## Passage to read
+--

In fact the biggest 'trap' here, as in previous instalments, is the Family Guy team's creative decision to enslave themselves to Lucas' original story arcs. These plots, with their fixed beginnings, middles and ends, impose an unwelcome order on an otherwise inherently chaotic comic style that is at its best when it can be more freewheeling. Robot Chicken's similarly anarchic Star Wars parodies are funnier precisely for their patchiness, with lampoons spanning individual scenes in no particular order rather than the narrative sweep of entire movies. It's A Trap! is unquestionably Family Guy's best-looking Star Wars special (and the first to be made in widescreen), but however exquisitely the look of Return Of The Jedi has been rendered in cartoon form, there are just too many lazy jokes about bodily functions and arbitrary pop-culture references to justify so lavish a reconstruction of the Star Wars world(s) – and by Family Guy's own often high standards, the gags here are pretty sub-par.

+--

## Request A
Could you repeat the passage on Family Guy's Return Of The Jedi parody word for word, in full?

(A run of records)
+--

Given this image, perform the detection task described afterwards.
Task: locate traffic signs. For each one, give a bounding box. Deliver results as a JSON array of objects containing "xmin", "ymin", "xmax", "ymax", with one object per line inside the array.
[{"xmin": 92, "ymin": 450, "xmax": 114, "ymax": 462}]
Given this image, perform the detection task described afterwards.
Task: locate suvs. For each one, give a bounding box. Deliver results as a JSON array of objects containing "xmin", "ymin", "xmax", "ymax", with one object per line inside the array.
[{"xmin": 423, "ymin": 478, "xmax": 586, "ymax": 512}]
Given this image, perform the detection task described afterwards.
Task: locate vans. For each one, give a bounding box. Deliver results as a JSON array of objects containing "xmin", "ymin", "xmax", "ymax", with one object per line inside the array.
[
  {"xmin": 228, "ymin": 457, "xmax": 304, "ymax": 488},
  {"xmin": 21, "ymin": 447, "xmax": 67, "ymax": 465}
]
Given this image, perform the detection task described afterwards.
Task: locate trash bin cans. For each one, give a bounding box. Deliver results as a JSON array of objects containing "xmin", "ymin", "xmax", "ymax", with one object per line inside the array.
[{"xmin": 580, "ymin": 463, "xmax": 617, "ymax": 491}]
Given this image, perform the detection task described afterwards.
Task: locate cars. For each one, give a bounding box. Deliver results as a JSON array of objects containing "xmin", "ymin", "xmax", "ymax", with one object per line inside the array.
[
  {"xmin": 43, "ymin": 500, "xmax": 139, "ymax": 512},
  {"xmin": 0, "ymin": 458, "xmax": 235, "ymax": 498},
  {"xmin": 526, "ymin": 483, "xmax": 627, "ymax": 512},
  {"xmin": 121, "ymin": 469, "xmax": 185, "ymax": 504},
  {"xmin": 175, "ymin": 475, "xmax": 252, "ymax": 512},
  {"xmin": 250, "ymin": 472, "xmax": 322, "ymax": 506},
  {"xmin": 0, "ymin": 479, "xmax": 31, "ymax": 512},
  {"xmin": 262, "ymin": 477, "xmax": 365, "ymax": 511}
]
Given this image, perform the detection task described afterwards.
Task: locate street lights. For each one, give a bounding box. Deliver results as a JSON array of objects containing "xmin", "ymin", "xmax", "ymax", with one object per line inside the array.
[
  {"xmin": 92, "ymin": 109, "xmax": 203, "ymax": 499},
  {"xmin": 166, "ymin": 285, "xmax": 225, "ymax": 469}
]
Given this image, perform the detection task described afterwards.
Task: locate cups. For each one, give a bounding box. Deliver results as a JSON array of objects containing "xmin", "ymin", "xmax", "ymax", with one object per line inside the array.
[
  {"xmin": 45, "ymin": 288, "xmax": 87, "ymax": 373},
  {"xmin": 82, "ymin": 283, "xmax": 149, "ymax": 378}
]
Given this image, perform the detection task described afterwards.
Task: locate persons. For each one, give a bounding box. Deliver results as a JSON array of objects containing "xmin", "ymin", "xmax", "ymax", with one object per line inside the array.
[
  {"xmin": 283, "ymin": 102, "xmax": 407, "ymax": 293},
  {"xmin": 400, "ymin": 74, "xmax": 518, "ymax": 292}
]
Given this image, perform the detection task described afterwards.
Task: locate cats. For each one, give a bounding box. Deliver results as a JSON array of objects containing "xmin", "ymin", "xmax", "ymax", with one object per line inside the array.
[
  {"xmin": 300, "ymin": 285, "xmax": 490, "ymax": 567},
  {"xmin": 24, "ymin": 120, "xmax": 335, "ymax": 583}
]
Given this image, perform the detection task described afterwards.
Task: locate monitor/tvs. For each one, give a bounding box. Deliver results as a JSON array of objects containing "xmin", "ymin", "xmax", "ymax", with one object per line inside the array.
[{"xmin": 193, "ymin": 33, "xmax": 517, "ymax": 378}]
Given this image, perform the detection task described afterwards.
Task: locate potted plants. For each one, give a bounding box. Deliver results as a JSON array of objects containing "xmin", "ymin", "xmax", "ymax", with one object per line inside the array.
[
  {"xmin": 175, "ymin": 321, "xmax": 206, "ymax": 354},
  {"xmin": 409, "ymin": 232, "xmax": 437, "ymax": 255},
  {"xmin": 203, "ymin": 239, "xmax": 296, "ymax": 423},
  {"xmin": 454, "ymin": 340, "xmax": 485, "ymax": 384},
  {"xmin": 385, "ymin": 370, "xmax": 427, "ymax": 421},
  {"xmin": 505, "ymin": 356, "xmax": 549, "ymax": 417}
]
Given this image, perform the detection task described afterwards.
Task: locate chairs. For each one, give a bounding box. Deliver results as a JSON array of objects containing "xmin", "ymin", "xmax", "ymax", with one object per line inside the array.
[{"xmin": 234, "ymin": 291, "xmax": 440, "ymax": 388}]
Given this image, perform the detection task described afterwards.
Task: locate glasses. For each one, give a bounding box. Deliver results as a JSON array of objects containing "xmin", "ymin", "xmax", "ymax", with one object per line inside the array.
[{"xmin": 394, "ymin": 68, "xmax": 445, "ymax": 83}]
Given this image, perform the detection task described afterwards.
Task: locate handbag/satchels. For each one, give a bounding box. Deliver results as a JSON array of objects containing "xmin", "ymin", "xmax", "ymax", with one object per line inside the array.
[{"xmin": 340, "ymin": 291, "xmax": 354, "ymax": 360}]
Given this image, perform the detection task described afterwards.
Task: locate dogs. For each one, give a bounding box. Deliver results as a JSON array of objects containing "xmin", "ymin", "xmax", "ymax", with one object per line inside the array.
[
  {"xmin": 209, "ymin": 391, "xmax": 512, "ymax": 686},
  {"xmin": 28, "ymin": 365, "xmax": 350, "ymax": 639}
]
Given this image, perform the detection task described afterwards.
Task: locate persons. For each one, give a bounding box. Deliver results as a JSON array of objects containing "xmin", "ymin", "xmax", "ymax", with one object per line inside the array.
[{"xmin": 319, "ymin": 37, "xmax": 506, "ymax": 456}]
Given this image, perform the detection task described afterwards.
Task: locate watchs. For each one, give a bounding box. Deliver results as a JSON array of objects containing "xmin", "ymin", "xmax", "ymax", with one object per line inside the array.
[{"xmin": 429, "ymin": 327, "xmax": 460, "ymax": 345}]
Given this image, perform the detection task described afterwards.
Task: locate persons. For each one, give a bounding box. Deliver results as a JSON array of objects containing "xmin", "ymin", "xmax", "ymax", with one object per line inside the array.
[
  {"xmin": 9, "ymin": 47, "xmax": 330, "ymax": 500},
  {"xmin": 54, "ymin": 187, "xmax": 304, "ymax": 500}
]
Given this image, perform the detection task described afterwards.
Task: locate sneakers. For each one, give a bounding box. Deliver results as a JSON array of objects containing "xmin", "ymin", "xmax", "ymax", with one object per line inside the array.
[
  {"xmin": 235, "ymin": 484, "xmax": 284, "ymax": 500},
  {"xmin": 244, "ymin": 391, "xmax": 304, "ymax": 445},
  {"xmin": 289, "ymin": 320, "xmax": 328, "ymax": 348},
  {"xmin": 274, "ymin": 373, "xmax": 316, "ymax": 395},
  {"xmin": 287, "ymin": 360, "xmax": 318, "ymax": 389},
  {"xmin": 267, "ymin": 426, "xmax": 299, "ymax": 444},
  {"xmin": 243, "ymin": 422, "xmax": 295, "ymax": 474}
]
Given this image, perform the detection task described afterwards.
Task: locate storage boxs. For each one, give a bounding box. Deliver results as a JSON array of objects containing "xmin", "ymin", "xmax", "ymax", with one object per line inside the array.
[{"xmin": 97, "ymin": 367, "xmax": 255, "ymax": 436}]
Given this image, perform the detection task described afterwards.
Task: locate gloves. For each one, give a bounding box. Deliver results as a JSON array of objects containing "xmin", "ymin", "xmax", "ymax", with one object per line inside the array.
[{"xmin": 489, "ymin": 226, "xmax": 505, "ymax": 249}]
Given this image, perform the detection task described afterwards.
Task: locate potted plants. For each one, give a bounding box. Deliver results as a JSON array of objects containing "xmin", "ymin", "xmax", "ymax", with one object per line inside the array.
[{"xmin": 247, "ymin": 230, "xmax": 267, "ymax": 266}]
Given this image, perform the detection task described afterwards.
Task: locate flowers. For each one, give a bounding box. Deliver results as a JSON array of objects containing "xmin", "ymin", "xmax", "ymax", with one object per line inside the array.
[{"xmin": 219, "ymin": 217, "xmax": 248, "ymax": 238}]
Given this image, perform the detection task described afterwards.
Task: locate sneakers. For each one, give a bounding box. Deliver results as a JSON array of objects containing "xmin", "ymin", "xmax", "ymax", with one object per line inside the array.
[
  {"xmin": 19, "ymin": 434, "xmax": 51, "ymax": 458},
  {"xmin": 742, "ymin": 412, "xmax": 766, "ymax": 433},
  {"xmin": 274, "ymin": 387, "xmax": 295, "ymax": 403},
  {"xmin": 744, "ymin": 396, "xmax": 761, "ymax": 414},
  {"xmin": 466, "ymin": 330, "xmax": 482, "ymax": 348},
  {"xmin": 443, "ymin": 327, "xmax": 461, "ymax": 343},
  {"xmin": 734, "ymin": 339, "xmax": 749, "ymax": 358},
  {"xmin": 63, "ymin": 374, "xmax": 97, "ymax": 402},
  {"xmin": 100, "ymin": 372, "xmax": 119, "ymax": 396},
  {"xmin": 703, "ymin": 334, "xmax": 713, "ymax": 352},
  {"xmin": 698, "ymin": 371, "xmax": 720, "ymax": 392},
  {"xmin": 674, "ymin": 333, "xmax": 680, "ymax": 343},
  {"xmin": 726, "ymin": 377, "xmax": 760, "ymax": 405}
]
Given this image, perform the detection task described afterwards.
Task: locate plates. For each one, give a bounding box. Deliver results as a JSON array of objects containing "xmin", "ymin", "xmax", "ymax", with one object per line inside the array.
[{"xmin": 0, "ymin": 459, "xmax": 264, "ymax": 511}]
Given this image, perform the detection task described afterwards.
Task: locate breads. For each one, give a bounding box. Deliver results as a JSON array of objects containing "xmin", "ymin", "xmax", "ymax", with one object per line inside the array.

+--

## Request B
Can you reproduce the part of the records that opens with their first line and closes with the line containing "Task: locate traffic", both lines included?

## Exercise output A
In fact the biggest 'trap' here, as in previous instalments, is the Family Guy team's creative decision to enslave themselves to Lucas' original story arcs. These plots, with their fixed beginnings, middles and ends, impose an unwelcome order on an otherwise inherently chaotic comic style that is at its best when it can be more freewheeling. Robot Chicken's similarly anarchic Star Wars parodies are funnier precisely for their patchiness, with lampoons spanning individual scenes in no particular order rather than the narrative sweep of entire movies. It's A Trap! is unquestionably Family Guy's best-looking Star Wars special (and the first to be made in widescreen), but however exquisitely the look of Return Of The Jedi has been rendered in cartoon form, there are just too many lazy jokes about bodily functions and arbitrary pop-culture references to justify so lavish a reconstruction of the Star Wars world(s) – and by Family Guy's own often high standards, the gags here are pretty sub-par.

## Exercise output B
Given this image, perform the detection task described afterwards.
Task: locate traffic signs. For each one, give a bounding box. Deliver results as a JSON array of objects containing "xmin", "ymin", "xmax", "ymax", with one object per line inside the array.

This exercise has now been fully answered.